In my view, the threat to humanity isn’t that AI is becoming more intelligent. The real danger is that we, and especially the next generation, are becoming increasingly stupid because of it.
In the half-century I’ve spent on this planet, I have watched essential skills evaporate. The next generations can no longer do basic mental math, they don’t know a single phone number by heart (I still know about thirty, all from before 2000), and they can’t find their way home without a GPS. And that is without mentioning the inability to sit down and read a book or watch a film from before 2010 without thinking the pace is too slow. TikTok and other shorts have given us the attention span of a goldfish.
It is a millennial-old stereotype for midlifers to complain about “youth these days,” but I see something more fundamental going wrong. For a 16-18 year old today, it is becoming incredibly difficult to acquire essential base skills. Why learn the basics of programming when ChatGPT or Claude spits it out ready-made? Why learn to spell or analyze a text when NotebookLM does it for you in an instant?
This is a classic Catch-22. Without these basic skills, how can you ever hope to verify or control AI? To be clear: Large Language Models do not hallucinate. They simply lie, or they tell us exactly what we want to hear.

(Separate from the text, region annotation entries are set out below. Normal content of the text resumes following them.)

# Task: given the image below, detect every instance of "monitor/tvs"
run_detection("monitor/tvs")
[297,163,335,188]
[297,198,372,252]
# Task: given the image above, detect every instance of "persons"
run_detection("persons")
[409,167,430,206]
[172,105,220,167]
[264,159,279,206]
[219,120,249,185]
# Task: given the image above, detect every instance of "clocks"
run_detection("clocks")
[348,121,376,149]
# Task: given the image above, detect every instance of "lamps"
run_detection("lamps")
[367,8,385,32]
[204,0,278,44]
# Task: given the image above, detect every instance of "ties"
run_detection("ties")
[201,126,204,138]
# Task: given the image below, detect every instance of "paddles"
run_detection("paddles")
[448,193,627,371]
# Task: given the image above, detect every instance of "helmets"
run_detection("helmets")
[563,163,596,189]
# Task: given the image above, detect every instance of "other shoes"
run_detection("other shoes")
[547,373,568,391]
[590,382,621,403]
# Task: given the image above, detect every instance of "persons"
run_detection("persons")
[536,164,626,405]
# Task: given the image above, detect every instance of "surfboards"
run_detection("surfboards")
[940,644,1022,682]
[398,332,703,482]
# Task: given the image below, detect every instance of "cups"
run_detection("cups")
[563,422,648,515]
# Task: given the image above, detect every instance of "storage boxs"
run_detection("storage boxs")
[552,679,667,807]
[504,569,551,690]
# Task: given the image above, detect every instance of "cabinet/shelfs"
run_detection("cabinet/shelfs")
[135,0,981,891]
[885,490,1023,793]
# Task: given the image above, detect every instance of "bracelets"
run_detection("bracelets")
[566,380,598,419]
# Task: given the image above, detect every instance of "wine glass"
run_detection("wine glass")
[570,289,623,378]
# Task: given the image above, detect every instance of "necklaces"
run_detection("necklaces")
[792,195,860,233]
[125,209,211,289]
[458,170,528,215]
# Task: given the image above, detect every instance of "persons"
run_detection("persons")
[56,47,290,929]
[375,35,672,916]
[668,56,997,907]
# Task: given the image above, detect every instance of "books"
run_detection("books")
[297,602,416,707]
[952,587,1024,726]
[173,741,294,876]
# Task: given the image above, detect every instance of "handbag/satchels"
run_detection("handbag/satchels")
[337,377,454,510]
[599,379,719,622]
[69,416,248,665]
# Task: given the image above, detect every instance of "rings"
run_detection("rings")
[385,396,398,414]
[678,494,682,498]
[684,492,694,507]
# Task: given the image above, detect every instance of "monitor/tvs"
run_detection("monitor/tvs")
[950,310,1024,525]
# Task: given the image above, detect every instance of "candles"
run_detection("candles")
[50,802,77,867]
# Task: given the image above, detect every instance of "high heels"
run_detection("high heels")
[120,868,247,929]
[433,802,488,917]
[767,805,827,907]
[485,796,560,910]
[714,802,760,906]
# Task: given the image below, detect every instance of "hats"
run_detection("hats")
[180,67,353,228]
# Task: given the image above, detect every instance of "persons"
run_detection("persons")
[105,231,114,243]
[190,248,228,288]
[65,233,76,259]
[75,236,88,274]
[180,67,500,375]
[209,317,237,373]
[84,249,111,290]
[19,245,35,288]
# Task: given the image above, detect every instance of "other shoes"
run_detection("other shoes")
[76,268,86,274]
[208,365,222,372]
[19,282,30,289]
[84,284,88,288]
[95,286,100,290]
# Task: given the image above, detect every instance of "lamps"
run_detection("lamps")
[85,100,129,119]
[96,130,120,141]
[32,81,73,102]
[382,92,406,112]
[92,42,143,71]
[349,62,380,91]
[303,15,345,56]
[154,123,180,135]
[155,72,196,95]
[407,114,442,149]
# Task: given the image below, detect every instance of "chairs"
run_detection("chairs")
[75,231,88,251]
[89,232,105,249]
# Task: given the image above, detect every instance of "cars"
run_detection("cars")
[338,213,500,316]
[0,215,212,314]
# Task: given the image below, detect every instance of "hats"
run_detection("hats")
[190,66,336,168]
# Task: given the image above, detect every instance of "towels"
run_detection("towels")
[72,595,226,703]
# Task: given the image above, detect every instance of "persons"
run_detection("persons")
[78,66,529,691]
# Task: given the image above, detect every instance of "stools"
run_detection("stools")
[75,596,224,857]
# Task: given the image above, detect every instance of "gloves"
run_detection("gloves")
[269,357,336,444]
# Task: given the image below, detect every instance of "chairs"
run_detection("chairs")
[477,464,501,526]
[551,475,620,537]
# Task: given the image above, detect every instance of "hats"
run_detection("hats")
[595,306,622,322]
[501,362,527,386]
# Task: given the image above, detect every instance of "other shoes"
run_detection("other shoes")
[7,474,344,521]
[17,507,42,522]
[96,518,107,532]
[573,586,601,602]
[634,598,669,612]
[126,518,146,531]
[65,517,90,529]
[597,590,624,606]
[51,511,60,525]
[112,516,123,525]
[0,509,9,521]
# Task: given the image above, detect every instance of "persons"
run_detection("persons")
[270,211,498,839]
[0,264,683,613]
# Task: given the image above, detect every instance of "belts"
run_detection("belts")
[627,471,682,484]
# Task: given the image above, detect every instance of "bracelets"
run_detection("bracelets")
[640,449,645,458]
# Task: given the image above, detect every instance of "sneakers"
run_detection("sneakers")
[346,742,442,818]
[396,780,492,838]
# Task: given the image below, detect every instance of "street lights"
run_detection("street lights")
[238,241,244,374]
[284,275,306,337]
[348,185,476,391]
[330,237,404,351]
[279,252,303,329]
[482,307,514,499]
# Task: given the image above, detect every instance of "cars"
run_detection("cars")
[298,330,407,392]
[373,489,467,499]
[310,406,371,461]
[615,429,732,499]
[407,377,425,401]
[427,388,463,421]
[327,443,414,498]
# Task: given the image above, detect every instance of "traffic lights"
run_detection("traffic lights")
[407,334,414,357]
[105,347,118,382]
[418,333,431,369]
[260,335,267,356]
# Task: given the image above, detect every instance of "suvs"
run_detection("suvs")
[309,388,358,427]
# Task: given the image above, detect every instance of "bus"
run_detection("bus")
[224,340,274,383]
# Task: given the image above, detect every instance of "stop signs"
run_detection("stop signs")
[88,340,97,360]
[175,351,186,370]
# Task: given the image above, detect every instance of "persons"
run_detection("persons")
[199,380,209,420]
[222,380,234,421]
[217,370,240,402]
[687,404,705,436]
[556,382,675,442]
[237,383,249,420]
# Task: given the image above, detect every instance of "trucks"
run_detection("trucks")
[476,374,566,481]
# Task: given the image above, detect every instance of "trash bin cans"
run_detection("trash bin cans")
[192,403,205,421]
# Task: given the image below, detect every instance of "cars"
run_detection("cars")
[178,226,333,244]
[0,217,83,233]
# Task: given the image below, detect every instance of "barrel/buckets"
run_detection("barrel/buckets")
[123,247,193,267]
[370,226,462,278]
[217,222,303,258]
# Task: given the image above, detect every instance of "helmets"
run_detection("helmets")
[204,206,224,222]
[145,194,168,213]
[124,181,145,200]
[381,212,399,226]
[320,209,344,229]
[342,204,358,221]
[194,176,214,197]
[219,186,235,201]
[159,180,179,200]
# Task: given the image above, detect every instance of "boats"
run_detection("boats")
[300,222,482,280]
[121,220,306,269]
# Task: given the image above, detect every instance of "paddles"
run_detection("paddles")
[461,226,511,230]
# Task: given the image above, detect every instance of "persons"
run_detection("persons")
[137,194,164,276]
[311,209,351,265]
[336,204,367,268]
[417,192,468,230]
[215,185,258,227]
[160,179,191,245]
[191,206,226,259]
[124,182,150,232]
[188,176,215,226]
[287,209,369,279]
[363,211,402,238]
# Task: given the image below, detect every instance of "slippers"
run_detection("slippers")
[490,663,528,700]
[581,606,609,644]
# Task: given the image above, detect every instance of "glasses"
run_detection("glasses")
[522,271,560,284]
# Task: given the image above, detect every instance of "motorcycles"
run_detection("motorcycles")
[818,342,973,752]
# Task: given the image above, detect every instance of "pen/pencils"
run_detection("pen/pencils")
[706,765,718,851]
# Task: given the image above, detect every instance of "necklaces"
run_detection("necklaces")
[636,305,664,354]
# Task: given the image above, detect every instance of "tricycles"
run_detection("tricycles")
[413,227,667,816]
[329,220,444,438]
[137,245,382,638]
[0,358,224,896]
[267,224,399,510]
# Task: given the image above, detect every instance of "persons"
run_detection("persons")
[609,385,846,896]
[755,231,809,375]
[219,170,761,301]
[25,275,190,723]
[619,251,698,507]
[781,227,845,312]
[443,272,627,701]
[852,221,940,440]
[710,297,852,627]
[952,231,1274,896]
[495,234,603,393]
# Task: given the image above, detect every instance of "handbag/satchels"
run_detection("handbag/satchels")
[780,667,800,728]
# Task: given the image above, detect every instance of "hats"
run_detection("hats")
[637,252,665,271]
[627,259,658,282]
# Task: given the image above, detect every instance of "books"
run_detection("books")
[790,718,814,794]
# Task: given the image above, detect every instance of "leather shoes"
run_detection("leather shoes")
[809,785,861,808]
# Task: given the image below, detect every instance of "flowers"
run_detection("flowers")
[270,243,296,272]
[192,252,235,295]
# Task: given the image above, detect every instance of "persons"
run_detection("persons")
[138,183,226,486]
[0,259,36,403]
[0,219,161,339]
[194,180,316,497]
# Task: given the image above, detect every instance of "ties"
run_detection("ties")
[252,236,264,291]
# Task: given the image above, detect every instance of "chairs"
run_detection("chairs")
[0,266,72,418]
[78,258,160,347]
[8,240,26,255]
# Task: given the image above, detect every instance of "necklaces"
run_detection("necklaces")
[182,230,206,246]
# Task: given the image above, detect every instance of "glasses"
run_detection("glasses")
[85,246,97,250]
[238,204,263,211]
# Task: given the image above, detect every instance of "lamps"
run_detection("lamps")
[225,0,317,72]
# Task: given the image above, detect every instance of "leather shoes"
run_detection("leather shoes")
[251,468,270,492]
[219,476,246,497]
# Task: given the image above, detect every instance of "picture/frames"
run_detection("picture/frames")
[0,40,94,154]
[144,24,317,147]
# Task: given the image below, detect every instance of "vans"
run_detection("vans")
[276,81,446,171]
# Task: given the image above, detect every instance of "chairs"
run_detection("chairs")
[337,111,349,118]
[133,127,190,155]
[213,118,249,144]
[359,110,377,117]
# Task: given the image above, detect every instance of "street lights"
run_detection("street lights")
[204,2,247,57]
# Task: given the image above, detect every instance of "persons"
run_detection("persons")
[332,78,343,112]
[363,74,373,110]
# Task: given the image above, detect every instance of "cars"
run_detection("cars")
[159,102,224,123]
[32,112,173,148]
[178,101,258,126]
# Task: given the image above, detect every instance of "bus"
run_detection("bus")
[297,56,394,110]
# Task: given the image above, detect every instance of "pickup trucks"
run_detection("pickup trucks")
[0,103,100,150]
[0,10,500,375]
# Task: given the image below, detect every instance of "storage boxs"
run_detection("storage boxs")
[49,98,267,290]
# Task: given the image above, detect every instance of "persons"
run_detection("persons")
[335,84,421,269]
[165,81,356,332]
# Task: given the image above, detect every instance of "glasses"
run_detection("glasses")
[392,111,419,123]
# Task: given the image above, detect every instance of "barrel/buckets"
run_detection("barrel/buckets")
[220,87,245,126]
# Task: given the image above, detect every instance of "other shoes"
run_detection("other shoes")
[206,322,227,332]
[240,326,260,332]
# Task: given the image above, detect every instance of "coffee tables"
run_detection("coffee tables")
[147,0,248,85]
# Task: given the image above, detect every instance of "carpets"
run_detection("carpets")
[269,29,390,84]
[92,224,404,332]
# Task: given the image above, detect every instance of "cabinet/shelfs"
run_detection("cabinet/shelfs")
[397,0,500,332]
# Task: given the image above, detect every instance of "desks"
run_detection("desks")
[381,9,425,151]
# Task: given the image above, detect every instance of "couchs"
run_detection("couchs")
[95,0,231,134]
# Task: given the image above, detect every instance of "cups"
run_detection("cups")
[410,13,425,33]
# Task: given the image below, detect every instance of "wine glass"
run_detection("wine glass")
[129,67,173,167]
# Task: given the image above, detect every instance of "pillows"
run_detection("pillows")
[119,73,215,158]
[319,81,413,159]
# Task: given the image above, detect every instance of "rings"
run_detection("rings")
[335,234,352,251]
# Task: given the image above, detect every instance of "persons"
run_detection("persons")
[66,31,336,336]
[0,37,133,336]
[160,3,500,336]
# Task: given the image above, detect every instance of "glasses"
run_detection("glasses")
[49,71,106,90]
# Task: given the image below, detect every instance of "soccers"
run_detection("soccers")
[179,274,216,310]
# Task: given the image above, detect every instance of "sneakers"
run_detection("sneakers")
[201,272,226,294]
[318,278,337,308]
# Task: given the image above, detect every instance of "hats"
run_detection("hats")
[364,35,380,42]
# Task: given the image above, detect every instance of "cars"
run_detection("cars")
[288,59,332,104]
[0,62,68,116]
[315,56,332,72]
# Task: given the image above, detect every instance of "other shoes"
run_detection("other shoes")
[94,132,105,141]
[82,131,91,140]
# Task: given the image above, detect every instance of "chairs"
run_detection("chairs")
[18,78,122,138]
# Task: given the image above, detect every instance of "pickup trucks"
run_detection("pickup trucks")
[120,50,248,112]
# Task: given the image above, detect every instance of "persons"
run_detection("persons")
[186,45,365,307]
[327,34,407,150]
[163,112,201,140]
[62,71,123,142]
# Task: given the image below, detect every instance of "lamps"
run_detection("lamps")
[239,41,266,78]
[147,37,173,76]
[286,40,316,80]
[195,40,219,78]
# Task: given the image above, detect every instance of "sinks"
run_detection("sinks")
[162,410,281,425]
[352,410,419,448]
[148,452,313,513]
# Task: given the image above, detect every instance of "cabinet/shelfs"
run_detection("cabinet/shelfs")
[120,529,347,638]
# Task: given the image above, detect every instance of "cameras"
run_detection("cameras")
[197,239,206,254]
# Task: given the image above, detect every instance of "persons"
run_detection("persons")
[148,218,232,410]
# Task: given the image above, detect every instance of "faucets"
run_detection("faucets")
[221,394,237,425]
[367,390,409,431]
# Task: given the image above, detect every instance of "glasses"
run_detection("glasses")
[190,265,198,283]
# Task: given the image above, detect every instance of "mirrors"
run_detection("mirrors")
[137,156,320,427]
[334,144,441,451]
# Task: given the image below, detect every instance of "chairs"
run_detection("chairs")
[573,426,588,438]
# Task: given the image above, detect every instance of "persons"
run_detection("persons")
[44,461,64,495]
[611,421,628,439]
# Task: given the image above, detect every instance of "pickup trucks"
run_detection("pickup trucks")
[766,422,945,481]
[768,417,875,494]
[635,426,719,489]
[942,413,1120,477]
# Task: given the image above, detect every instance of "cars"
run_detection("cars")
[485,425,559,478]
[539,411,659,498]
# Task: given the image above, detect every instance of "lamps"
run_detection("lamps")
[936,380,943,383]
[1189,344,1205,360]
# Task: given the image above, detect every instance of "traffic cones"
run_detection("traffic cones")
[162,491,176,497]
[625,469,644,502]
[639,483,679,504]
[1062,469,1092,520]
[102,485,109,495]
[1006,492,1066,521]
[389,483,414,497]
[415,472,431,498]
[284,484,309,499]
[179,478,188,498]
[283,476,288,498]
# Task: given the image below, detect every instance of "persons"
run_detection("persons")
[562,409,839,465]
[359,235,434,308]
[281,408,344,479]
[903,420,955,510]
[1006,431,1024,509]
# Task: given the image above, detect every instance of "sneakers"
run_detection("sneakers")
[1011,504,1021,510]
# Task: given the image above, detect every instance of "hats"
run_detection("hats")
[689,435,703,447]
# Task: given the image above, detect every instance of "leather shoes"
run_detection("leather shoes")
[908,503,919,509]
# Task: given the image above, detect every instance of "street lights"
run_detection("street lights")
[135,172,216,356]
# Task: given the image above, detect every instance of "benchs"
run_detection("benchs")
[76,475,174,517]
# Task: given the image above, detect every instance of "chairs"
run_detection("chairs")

They are like a pathological liar who invents a reality that suits you, and without a foundation of basic knowledge, it becomes impossible to separate the wheat from the chaff. This applies to everyone, even the rector of a Flemish university and a hall full of high-intellectual colleagues who didn’t notice a thing.
There is also a dirty side to how AI is being promoted. AI follows the tradition of Uber and AirBnB: it acts as if it is above the rules and laws of our society. I’m not even talking about the Muskian “fake it till you make it” approach—if we had believed him, we would have had fully autonomous cars ten years ago. These companies position themselves above society. LLMs don’t learn; it turns out they simply copy, ignoring every copyright law in existence. Fortunately, we have German pop stars to put OpenAI in its place.
Ethically, the situation is just as hollow. Our privacy is at risk, regardless of what they promise. We see a race to the bottom where you and I are the victims.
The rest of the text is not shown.